EXERCISE PASSAGE.
=== Begin Enclosure ===
Typically, cleaning is accomplished by immersion in a commercial caustic type solution.
It is evident that uniformity and quality of the roughened surface is difficult to
control with such methods. In addition, mechanical graining may be relatively slow
and costly.
[0007] Because of difficulties in mechanical graining, the constant growth of lithographic
printing, higher operating speeds of modern printing presses, need for longer lithoplate
life, etc., increasing attention has been given to chemical and electrochemical methods
of graining. By these methods, the grain is produced by a controlled etching of the
surface by the use of chemicals alone or the combination of passing current through
a chemical solution. U.S. Patents 4,301,229, 4,377,447 and 4,600,482 are cited as
examples of many that are directed to electrochemically graining. Whether mechanically
grained or electrochemically grained, lithoplate workpieces have certain requirements
in common. Lithoplate is used in light gauges, such as .008 or .012 inch, for example,
and by the nature of its use, it must be relatively flat. The surface should be free
of imperfections such as deep gouges, scratches and marks which would interfere with
the production of a uniform grained surface. From the standpoint of economics or commercial
utilization in making aluminum lithoplate, it is desirable that it be produced from
an aluminum alloy which can be rolled to the light gauges noted above at reasonable
production rates and reasonable levels of recovery or scrap loss. It is also desirable
that the alloy from which the lithoplate is made be one which produces reasonably
uniform grain when rolled to finished gauge.
=== End Enclosure ===
AVAILABLE DATA.
=== Begin Enclosure ===
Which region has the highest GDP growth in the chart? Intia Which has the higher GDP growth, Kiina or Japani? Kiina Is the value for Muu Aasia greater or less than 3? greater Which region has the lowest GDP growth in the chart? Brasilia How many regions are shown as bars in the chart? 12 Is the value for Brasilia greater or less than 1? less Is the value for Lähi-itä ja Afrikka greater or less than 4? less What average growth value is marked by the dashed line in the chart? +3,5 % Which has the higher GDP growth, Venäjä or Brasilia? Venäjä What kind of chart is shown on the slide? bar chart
=== End Enclosure ===
=== Begin Enclosure ===
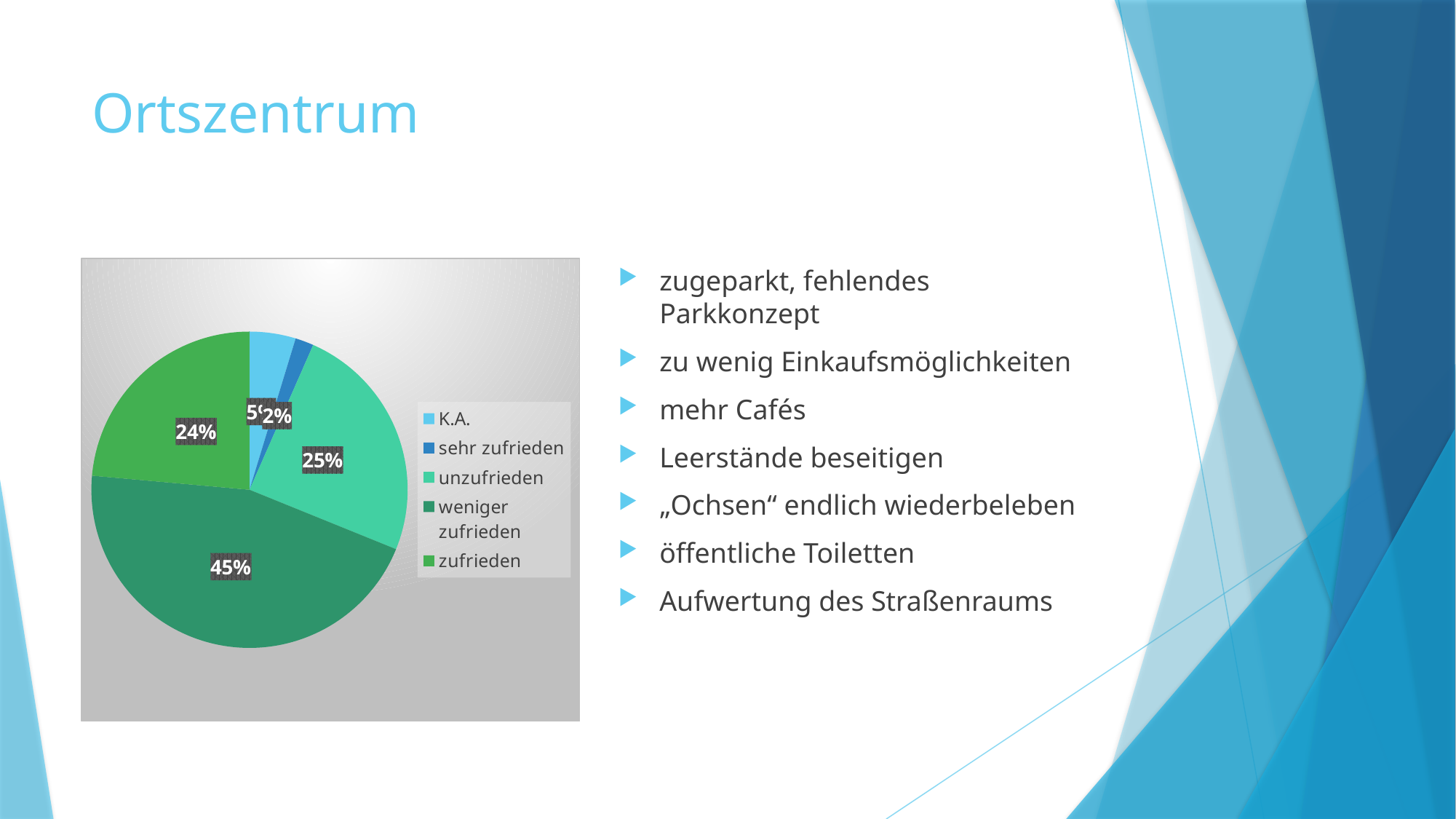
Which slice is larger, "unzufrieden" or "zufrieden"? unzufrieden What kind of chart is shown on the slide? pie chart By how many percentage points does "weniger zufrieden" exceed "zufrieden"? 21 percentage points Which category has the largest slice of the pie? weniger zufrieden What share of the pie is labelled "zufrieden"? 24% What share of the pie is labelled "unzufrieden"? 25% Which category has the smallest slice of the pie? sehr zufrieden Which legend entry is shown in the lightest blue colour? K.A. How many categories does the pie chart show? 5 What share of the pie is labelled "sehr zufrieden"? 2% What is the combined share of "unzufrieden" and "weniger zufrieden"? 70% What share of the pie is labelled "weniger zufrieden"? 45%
=== End Enclosure ===
In the passage on lithoplate graining, what two gauges are given as examples of the light gauges in which lithoplate is used?

.008 inch and .012 inch.